Sales candidates more likely to stay in their role for more than a year, are typically sales reps that move beyond ramp up and into selling where they generate revenue and employer value, leading to less candidates wasting time in a career they ultimately don’t want. The sales organization spends less money recruiting, acquiring, training and coaching sales reps. Performance goes up. Attrition goes down. Customers feel it. Stockholders see results.
Machine Learning Models
The predictive modeling process, by design, provides ongoing feedback to the recruiting and hiring process. It connects hiring with sales results. Math and modeling methodologies keep everyone honest; if something is predictive, it stays in the model. If it is random and doesn’t predict, it’s gone.
When new products or solutions are added, if a merger occurs, or the economy improves or gets worse, the model detects these differences and learns. (Interestingly this is a major disadvantage of using an industry model that is static.)
A quality model informs recruiters of the qualities that matter and others that don’t.
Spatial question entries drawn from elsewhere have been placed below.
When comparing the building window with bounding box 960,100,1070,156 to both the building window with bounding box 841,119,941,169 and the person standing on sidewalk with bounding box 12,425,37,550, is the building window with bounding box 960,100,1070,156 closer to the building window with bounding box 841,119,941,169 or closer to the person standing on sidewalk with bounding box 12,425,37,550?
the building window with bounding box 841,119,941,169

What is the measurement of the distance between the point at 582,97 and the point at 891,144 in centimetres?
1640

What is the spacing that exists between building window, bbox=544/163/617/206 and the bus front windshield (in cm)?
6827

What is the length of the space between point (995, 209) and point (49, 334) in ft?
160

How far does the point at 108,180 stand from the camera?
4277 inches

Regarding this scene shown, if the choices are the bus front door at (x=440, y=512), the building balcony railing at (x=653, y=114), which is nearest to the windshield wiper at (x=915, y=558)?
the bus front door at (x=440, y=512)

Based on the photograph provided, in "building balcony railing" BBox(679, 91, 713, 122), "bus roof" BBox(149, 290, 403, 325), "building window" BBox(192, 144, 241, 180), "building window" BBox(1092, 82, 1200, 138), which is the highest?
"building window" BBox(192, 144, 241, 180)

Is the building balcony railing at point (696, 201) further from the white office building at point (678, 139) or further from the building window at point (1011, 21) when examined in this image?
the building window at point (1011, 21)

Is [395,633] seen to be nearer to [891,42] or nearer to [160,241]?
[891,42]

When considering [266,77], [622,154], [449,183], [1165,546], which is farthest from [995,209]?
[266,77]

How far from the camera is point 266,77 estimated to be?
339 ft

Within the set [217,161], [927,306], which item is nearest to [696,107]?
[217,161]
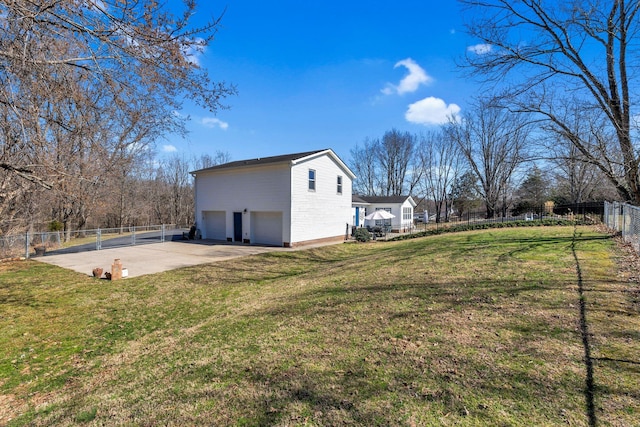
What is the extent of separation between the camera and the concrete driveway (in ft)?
35.9

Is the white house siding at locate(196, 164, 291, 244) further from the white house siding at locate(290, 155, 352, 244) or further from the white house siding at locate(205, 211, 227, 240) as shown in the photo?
the white house siding at locate(290, 155, 352, 244)

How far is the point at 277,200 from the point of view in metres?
17.1

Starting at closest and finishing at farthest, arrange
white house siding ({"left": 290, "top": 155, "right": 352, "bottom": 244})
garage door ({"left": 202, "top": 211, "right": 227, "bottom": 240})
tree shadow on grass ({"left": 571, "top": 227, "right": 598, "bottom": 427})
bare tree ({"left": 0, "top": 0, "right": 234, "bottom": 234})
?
tree shadow on grass ({"left": 571, "top": 227, "right": 598, "bottom": 427}) → bare tree ({"left": 0, "top": 0, "right": 234, "bottom": 234}) → white house siding ({"left": 290, "top": 155, "right": 352, "bottom": 244}) → garage door ({"left": 202, "top": 211, "right": 227, "bottom": 240})

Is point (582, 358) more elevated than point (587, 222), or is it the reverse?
point (587, 222)

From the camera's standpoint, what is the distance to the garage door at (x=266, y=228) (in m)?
17.7

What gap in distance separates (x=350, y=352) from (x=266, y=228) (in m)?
15.0

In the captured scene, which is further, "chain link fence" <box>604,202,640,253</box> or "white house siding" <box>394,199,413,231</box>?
"white house siding" <box>394,199,413,231</box>

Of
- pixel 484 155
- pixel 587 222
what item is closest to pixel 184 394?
pixel 587 222

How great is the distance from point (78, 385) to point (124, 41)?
4771mm

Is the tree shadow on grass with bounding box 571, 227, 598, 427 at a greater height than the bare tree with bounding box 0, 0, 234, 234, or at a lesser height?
lesser

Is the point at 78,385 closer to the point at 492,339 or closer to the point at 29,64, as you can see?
the point at 29,64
This approach can additionally be useful for entry level candidates with little job experience – there isn’t much to go on except for that “it” factor.
Multiple Predictive Models
We have bigger goals beyond staying in a role for a year. We want sales reps that exceed their quota, sell the right mix of products, have a sense of urgency about closing the quarter and year end and to stay on the job for years. Your sales organization – can – have – more – of – these.
Models can, and should be built to address these KPIs. The goal is to use predictive tools to screen in both a) high potential candidates, and b) to screen out low potential candidates. Your approach could vary with location, job market conditions, and changing business imperatives.
The smartest users of predictive models have a portfolio of predictors for each candidate, so that hiring professionals can intelligently balance potentials and business needs.
High volume sales organizations are ideal for this kind of work because of the sales performance data they gather today. Almost all needed data exists today and can be easily found. It’s gold waiting to be mined – so you can solve the Sales Rep hiring mystery.